[begin Passage]

Andrews has explored this area in a novel, Trine Erotic, described at Amazon.com as follows:

[P]erhaps the first novel to explore evolutionary psychology (the new ‘science of the mind’). This ‘novel of ideas’ — what author Andrews calls ‘evolutionary fiction,’biofiction,’ and ‘meta-seductive fiction’– also explores why we write: to seduce (as mating strategy), to process, to heal ourselves and ultimately readers, to find meaning.

The latest issue on the web site is Fall 2009, issue #9, and a message on the home page states that the journal is not accepting new submissions. There is plenty of browsing still to be had. It would be unfortunate if the publication were closing down for good.

Andrews is helping to set up an Evolutionary Studies program at New Paltz, on the model created by David Sloane Wilson and colleagues at SUNY Binghamton. Best luck, Alice, in your efforts!

One thought on “Entelechy: Online journal of ideas with an evolutionary flavor

  1. Hatsune

    As you know, I am strongly sutporpive of your position and concerns expressed above. I and many others like yourself are particularly making an effort to promote the practical, applied aspects of evolutionary thinking. I suggest that those of us who are dedicated to advancing the acceptance and use of evolutioinary thinking to advance an understanding of and an improvemnt in the human condition via evolutionarily informed approaches need to develop an effective set of methods to lay the foundation for an acceptance of the value of evolutionary thinking. I don’t believe that this has been done to date.One suggestion is that we learn from healthcare that treating those who are already ill, is not the most effective approach or only remedy for the problem facing healthcare providers. There are just not enough resources allocated to preventive efforts in healthacre or, as I see it, in our effots to get evolutionary thinking in the mainstream. Yes, attempting to address and convert those who are resistant to Evo in higher education is necessary but it’s like treating those already afflicted (with Evo-rejection syndrome) and that road is a tough one to travel and to make headway. I suggest that the approach be augmented by addressing those educators at the elementary and high school levels. This is more akin to prevention and reducing the Evo-rejection disorder . I recall others in the recent past talking about creating course work on evolution for lower education. In addition we need more exposure via public media, (Internet, TV, radio, newpapers, magazines and DVDs) to educate readers, listeners and viewers in a nonconfrontational manner, avoiding disrepect for others’ positions on religion and creationism. This needs a lot of thoughtful planning and it will take patience and persistence but I think it will pay off in the long run. There is no quick fix here. I suggest we get together to do this planning.

[end Passage]
[begin Dataset rows]

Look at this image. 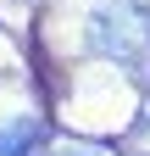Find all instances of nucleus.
<instances>
[{
  "instance_id": "nucleus-2",
  "label": "nucleus",
  "mask_w": 150,
  "mask_h": 156,
  "mask_svg": "<svg viewBox=\"0 0 150 156\" xmlns=\"http://www.w3.org/2000/svg\"><path fill=\"white\" fill-rule=\"evenodd\" d=\"M45 117H6L0 123V156H39Z\"/></svg>"
},
{
  "instance_id": "nucleus-1",
  "label": "nucleus",
  "mask_w": 150,
  "mask_h": 156,
  "mask_svg": "<svg viewBox=\"0 0 150 156\" xmlns=\"http://www.w3.org/2000/svg\"><path fill=\"white\" fill-rule=\"evenodd\" d=\"M89 45L122 67H150V6L145 0H100L89 11Z\"/></svg>"
}]
</instances>
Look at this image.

[end Dataset rows]

» Problems to work on:
**A)** Reproduce the portion of the passage starting with "Andrews has explored" and going on through "to find meaning.".
**B)** Locate every line of the records that contains the string "http", matching case exactly, and copy each of those lines.

» Exercise responses:
**A)**
Andrews has explored this area in a novel, Trine Erotic, described at Amazon.com as follows:

[P]erhaps the first novel to explore evolutionary psychology (the new ‘science of the mind’). This ‘novel of ideas’ — what author Andrews calls ‘evolutionary fiction,’biofiction,’ and ‘meta-seductive fiction’– also explores why we write: to seduce (as mating strategy), to process, to heal ourselves and ultimately readers, to find meaning.

**B)**
  "mask_svg": "<svg viewBox=\"0 0 150 156\" xmlns=\"http://www.w3.org/2000/svg\"><path fill=\"white\" fill-rule=\"evenodd\" d=\"M45 117H6L0 123V156H39Z\"/></svg>"
  "mask_svg": "<svg viewBox=\"0 0 150 156\" xmlns=\"http://www.w3.org/2000/svg\"><path fill=\"white\" fill-rule=\"evenodd\" d=\"M89 45L122 67H150V6L145 0H100L89 11Z\"/></svg>"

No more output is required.